* EXERCISE DESCRIPTION: Look below for the line containing "Beaded Top High" and the line containing "Abraham et l'appel de dieu", then set down both and every line between them exactly, without pictures.
─── EXCERPTED DATA
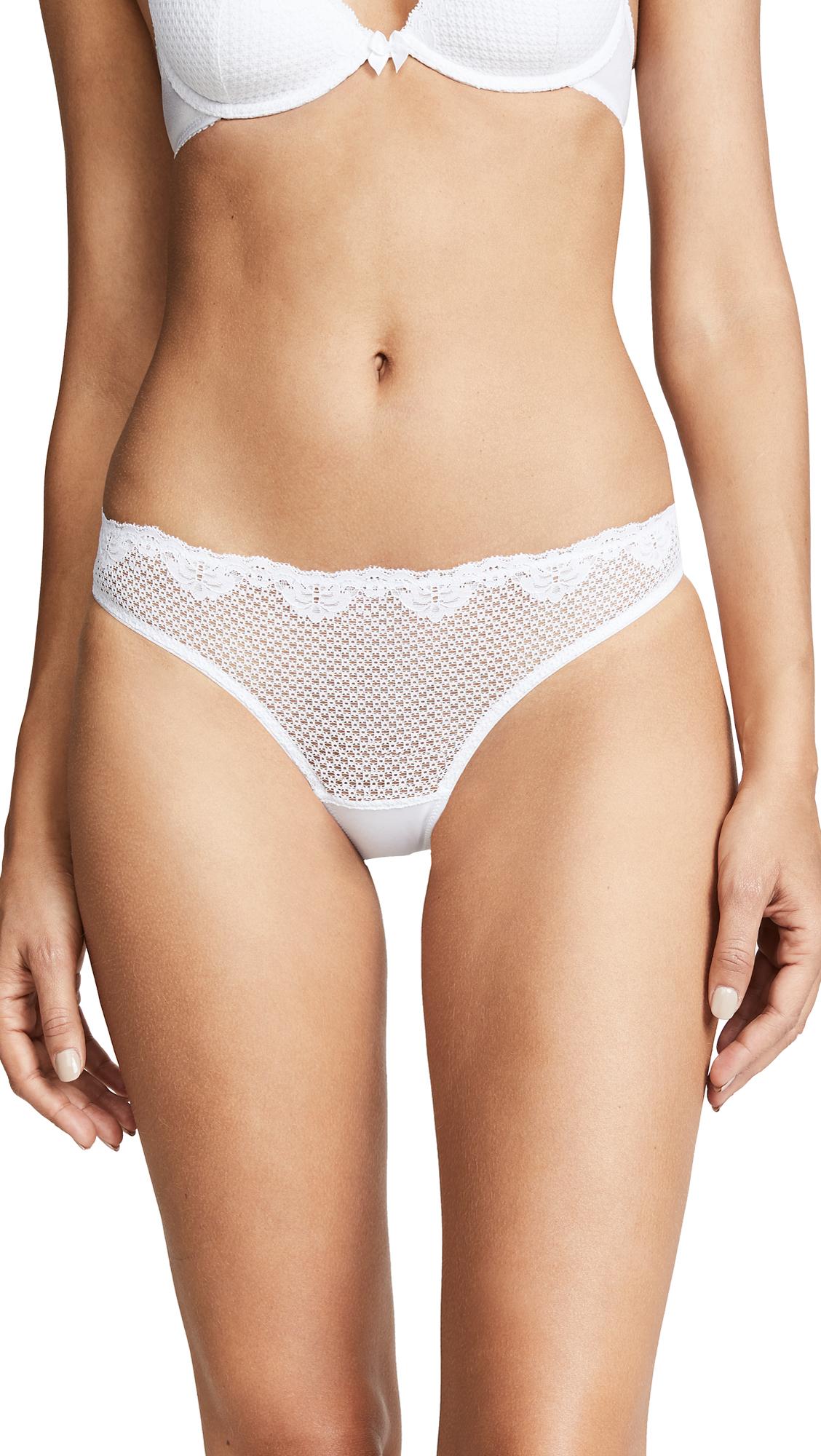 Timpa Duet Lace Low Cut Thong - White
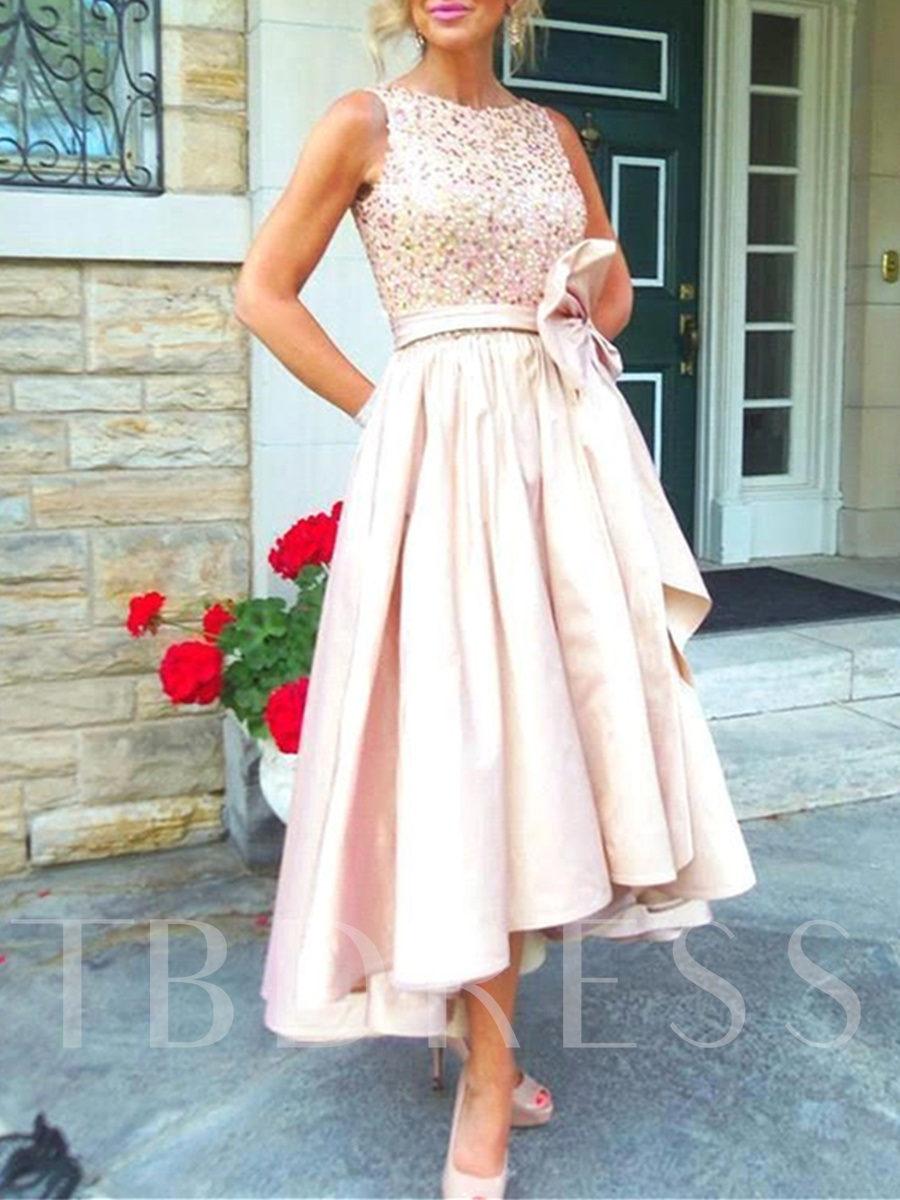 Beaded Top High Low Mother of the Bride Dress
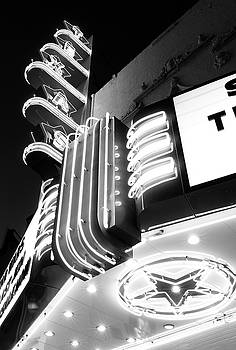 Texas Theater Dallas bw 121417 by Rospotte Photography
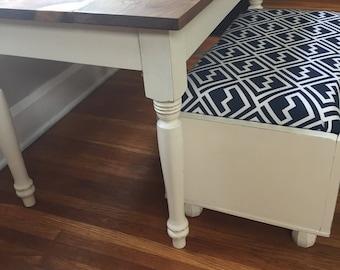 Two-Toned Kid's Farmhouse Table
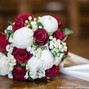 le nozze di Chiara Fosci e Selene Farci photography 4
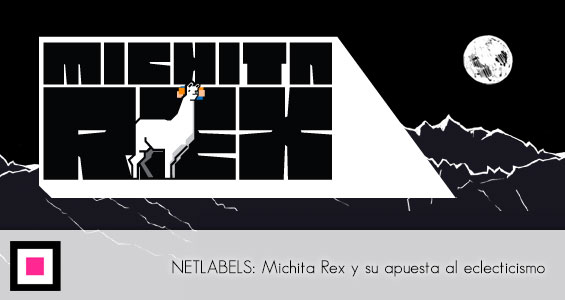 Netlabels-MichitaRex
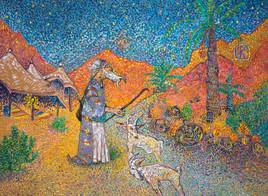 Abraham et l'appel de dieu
──────
─── EXCERPTED DATA
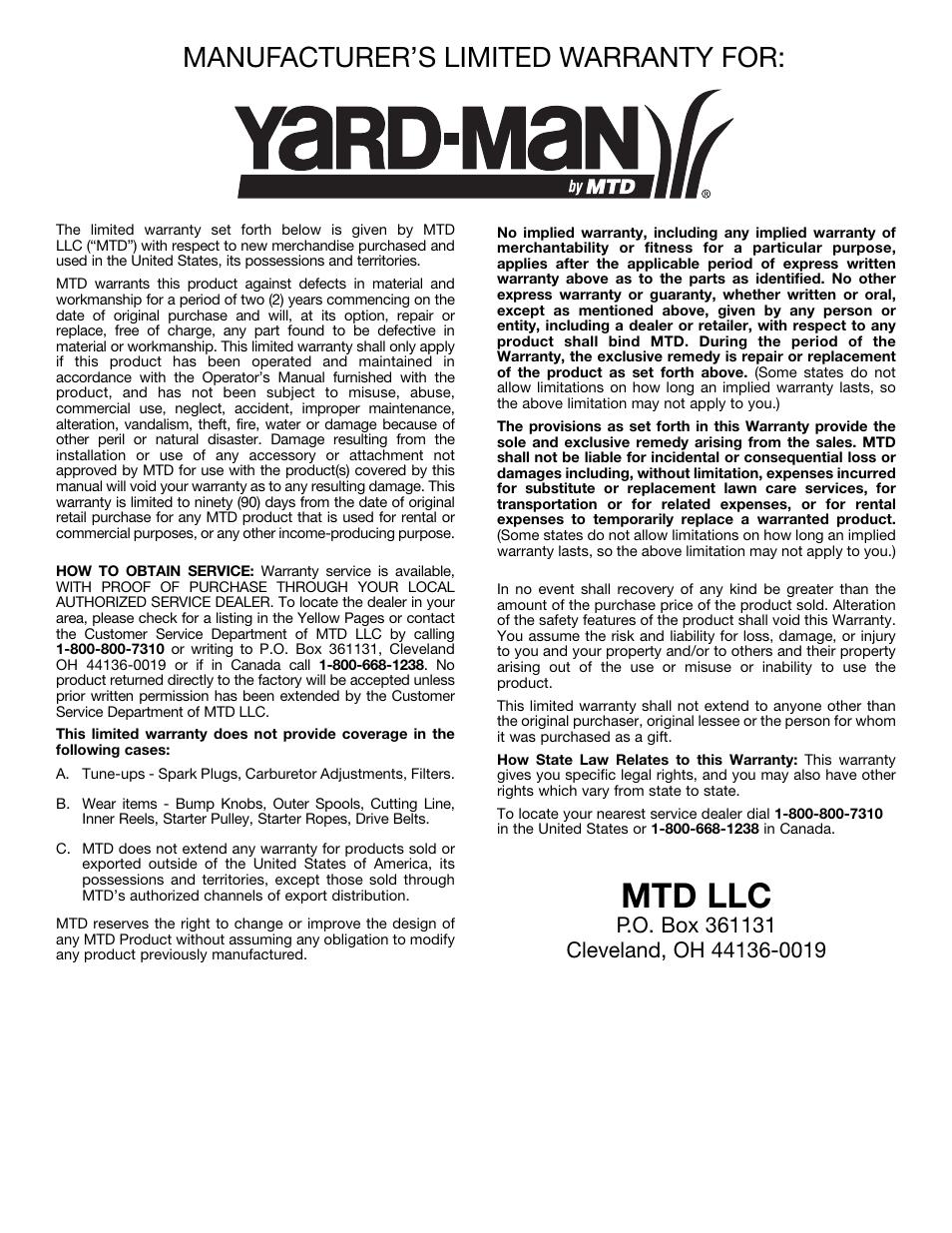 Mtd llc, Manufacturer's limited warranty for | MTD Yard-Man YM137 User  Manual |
──────
* EXERCISE SOLUTION:
 Beaded Top High Low Mother of the Bride Dress
 Texas Theater Dallas bw 121417 by Rospotte Photography
 Two-Toned Kid's Farmhouse Table
 le nozze di Chiara Fosci e Selene Farci photography 4
 Netlabels-MichitaRex
 Abraham et l'appel de dieu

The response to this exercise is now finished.